Han aparecido como un milagro. Cuando compré este terreno me dijeron que sería duro cultivarlo, que iba a ser difícil que saliera algo, que si no les creía ya lo vería yo misma. Pero a veces la gente se equivoca. A veces, no siempre, es mejor no escuchar a las voces agoreras. A veces, no siempre, la tozudez gana. Y ahí están. Los descubro rompiendo la tierra polvorienta con determinación y sin titubeo que valga. Me han dicho que ya están aquí, que ya han llegado y que seguirán haciéndolo año tras año, por las mismas fechas me darán la sorpresa habitual y entonces sabré que ya es primavera. No porque lo diga El Corte Inglés: lo dirán los espárragos porque empiezan a asomar la cabeza.
No es un cultivo sencillo, es verdad. Los plantamos hace más de un año y hay que tenerle mucha paciencia. Primero nacen las matas, que hay que cortar. Luego hay que esperar meses hasta que el sol empiece a hacer su trabajo de vuelta. Y ahora llegan y lo harán sin que tenga que cambiar apenas nada los próximos diez años, más allá del cuidado de la tierra que los cerca, las malas hierbas que crecen como demonios entre el pedregal que es todo esto. Porque es cierto, no es una tierra fácil la nuestra: requiere insistencia, mimo, cuidados, pero, sobre todo, paciencia, saber esperar. Por eso es tan difícil atravesar aquí el invierno. Cuando crees que ya no puedes más de frío y bruma y soledad, justo ahí, en ese límite de equilibrista borracho, aparece con fuerza una mañana un sol distinto, un sol que calienta de otro modo, que se inclina hacia otro lugar, que te avisa de que lo has logrado. Ahí sabes que el invierno queda atrás y que los días tendrán un grado de esperanza más amable.
En mi impaciencia congénita he ido varias veces al mercado a buscar plantines de brócoli, coliflor y otras verduras y me han dicho que espere, que aún no es tiempo, que no me apure. Y yo suspiro y les escucho, porque en esto sé que tienen razón y me toca conformarme con lo que ya se puede avanzar. Con este nuevo sol hemos plantado cebollas, ajos, guisantes, zanahorias, berzas y lechugas. Para eso hemos tenido que batir toda la tierra una y otra vez para hacerla servible de nuevo cuando aún apretaba el frío. Estos días hemos hecho surcos con la azada, cada uno distinto según qué fuéramos a poner en ellos. Y en los próximos meses sabemos que tendremos cosecha: es una fe nueva que no sale de adorar ninguna santa imagen tan de moda estos días, sino de confiar en la propia naturaleza. Será el segundo año. El primero ya comimos, ya conservamos, ya descubrí que no estábamos tan lejos del milagro de los alimentos no envasados como pensábamos después de casi veinte años fuera de aquí.

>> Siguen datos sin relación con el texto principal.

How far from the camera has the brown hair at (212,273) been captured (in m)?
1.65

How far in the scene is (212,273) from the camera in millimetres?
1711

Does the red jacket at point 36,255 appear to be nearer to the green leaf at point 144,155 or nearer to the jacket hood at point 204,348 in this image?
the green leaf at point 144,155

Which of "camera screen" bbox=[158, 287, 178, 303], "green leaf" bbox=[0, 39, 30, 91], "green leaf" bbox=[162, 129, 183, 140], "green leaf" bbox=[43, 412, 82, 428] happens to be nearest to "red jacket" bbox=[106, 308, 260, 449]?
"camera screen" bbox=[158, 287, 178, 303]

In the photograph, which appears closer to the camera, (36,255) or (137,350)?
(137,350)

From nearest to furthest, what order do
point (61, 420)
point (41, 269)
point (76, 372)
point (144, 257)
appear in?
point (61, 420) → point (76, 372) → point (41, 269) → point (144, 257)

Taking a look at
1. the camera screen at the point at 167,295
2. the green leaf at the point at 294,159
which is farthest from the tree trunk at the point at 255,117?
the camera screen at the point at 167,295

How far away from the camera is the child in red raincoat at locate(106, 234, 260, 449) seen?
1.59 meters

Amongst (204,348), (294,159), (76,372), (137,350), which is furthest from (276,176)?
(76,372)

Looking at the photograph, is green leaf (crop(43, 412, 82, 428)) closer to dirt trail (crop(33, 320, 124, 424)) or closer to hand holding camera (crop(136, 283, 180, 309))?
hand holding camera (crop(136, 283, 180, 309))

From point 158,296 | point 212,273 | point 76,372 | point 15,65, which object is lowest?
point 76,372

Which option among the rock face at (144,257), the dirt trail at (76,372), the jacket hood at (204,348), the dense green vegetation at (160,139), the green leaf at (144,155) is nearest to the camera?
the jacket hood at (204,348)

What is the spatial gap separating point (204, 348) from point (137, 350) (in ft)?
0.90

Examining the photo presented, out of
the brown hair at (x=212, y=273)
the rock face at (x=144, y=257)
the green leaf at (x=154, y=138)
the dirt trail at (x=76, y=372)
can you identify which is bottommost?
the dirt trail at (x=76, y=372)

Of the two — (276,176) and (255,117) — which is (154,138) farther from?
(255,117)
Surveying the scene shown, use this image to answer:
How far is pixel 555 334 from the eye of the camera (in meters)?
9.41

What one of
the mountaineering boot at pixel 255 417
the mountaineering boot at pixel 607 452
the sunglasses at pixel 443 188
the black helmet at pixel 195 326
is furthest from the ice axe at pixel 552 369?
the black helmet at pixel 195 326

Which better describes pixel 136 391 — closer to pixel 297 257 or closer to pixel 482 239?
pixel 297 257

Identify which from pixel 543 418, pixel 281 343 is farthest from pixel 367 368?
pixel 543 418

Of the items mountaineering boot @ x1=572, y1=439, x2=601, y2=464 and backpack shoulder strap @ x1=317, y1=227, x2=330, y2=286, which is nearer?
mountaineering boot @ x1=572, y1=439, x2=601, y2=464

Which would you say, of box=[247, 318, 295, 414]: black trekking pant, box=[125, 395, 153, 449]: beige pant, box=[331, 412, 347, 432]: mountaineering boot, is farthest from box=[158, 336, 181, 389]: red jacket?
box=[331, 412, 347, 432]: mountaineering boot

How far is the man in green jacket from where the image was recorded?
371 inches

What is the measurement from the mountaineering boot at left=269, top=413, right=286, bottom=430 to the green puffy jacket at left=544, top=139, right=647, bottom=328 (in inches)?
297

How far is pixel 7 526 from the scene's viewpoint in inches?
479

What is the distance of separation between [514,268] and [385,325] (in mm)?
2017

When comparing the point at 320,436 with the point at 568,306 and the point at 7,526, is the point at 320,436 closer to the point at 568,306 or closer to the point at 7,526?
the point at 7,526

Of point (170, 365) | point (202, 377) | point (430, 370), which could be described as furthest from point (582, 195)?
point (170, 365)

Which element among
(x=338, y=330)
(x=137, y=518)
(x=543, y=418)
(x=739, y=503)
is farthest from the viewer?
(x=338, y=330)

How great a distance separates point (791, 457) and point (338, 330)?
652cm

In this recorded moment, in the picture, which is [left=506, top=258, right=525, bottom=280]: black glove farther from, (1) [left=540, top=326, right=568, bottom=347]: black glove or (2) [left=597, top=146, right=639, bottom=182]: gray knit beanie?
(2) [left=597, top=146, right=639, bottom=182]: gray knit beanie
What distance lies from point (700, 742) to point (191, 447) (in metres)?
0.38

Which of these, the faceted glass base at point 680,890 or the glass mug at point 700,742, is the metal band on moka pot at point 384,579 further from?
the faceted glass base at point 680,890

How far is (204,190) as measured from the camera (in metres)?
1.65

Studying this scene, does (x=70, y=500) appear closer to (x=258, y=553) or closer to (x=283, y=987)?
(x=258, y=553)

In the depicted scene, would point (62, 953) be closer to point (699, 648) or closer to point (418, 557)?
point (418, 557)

Todos los frutos que da esta tierra difícil son deliciosos pero los espárragos son la metáfora más clara de lo que supone vivir en contacto con la tierra y las enseñanzas que otorga y que a veces olvidamos: que el trabajo debe hacerse con esmero, rigor y una suerte de fe, que hay que saber esperar para obtener los frutos, incluso un año entero o incluso más. Por eso cuando la cabeza emerge de la tierra apreciamos la escena como un milagro. Y confiamos. Y volvemos a empezar un nuevo ciclo con la esperanza renovada. Por eso también sabemos que podremos superar el próximo invierno.